Small World Ride

Symbolism, Imagery, Allegory

According to Cameron, his family's vacation to Disney World when he was five years old was the last time they were all truly happy. Although there are a bunch of reasons why it may feel like everything's gone downhill from there, the real problem for Cam is that his brush with death on the Small World ride was the moment that he lost his childish innocence. When Cameron experiences the ride for the first time he's a little kid, in prime years of wide-eyed gullibility:

I'm not going to lie to you; I loved it. Dude, I said to myself, this is the s***. Or something like that in five-year-old speak. I want to live in this new Utopia of singing children of all nations. With luck, the Mexican kids will let me wear their que festivo sombreros. And the smiling Swedes will welcome me into their happy Nordic hoedown. Välkommen, y'all. I will ride the pink fuzzy camel in some vaguely defined Middle Eastern country (but the one with pink fuzzy camels) and shake a leg with the can-can dancers in Gay Paree. Bonjour. Bienvenido. Guten Tag. Jambo. I was with the three people who were my world—Mom, Dad, my twin sister, Jenna—and for one crazy moment, we were all laughing and smiling and sharing the same experience, and it was good. (1.14)

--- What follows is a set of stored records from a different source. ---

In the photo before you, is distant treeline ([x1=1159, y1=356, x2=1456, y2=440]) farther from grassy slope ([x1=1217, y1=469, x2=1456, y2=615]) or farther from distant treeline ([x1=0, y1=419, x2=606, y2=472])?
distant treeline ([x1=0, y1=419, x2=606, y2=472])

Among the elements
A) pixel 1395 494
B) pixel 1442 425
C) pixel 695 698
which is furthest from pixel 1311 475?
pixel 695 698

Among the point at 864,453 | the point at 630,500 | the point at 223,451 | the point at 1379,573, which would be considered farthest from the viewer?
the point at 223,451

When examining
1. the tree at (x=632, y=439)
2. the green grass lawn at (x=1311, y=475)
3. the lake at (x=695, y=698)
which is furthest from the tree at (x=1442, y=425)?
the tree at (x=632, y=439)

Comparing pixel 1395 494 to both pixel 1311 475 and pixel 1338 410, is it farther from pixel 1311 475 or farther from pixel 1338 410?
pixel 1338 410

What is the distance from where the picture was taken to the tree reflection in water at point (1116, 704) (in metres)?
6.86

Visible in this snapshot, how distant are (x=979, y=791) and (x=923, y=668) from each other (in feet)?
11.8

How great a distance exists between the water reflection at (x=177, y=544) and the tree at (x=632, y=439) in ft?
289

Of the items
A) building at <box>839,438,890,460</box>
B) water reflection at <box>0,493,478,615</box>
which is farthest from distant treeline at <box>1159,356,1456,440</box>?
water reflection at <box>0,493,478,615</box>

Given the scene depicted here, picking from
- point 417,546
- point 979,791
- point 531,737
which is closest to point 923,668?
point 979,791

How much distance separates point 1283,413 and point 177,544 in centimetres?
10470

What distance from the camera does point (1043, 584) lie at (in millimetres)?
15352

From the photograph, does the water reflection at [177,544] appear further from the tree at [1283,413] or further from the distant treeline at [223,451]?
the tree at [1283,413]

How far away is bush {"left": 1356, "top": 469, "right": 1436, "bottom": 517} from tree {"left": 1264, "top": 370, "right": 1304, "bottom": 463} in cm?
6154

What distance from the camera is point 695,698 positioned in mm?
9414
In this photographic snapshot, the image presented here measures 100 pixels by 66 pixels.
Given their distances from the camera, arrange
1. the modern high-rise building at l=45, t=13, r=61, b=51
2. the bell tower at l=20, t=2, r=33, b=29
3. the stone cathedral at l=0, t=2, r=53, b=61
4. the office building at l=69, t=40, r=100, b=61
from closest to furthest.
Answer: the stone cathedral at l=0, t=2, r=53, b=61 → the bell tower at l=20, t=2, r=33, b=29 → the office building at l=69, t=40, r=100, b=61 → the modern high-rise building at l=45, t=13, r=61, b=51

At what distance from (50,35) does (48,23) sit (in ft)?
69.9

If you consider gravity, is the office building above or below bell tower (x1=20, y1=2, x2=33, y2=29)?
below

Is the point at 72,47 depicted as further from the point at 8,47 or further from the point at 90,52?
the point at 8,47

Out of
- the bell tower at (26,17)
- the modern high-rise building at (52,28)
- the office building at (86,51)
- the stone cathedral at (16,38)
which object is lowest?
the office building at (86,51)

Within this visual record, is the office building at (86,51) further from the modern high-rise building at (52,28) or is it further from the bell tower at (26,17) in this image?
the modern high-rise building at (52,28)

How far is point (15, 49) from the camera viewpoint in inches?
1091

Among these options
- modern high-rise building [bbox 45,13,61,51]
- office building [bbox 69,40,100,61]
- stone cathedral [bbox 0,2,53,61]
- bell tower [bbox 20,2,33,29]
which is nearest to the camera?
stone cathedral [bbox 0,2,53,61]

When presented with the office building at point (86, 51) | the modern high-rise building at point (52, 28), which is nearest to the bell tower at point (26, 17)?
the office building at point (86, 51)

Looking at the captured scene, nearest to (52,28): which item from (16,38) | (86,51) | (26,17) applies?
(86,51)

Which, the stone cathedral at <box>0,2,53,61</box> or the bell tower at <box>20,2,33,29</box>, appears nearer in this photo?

But then Cameron got it into his fool head that the boat his family was on was carrying them toward the afterlife, and if he could just get through the maintenance door behind the Eskimo kid he could save them all. So he jumped in the water, almost drowned, and from then on his childish sense of wonder is caput:

"Oh, honey, you know it's not real, don't you? It's just a ride."

"Just a ride," I repeated, and felt it sink in deep. The thing is, before they pulled me out, everything had seemed made of magic. Like I really believed in this crazy dream. But the minute I came to on the hard, glittery, spray-painted, fake snow and saw that marionette boy pulling the same plastic fish out of the hole again and again, I realized it was all a big fake. The realest thing I'd ever experienced was that moment under the water when I almost died. And in a way, I've been dying ever since. (1.31-32)

For the rest of Cam's life, Disney is symbolic of this loss of innocence, so it's not surprising that his delusions center around getting back to Tomorrowland and the place where he can finally regain the innocence he lost at a young age. And later, when he has actually died, his idea of the entry into the afterlife takes the form of a cleaner, realized version of the Small World ride:

The light reaches me enough so that I can see I'm in a boat on a river. I hear singing. I know that song. The boat floats out of the darkness, and I start laughing. The Bollywood puppets are singing to me. It's a world of laughter, a world of tears. (52.5)

Finally the whole thing isn't a big fake anymore. And ironically, Cam isn't dying anymore either.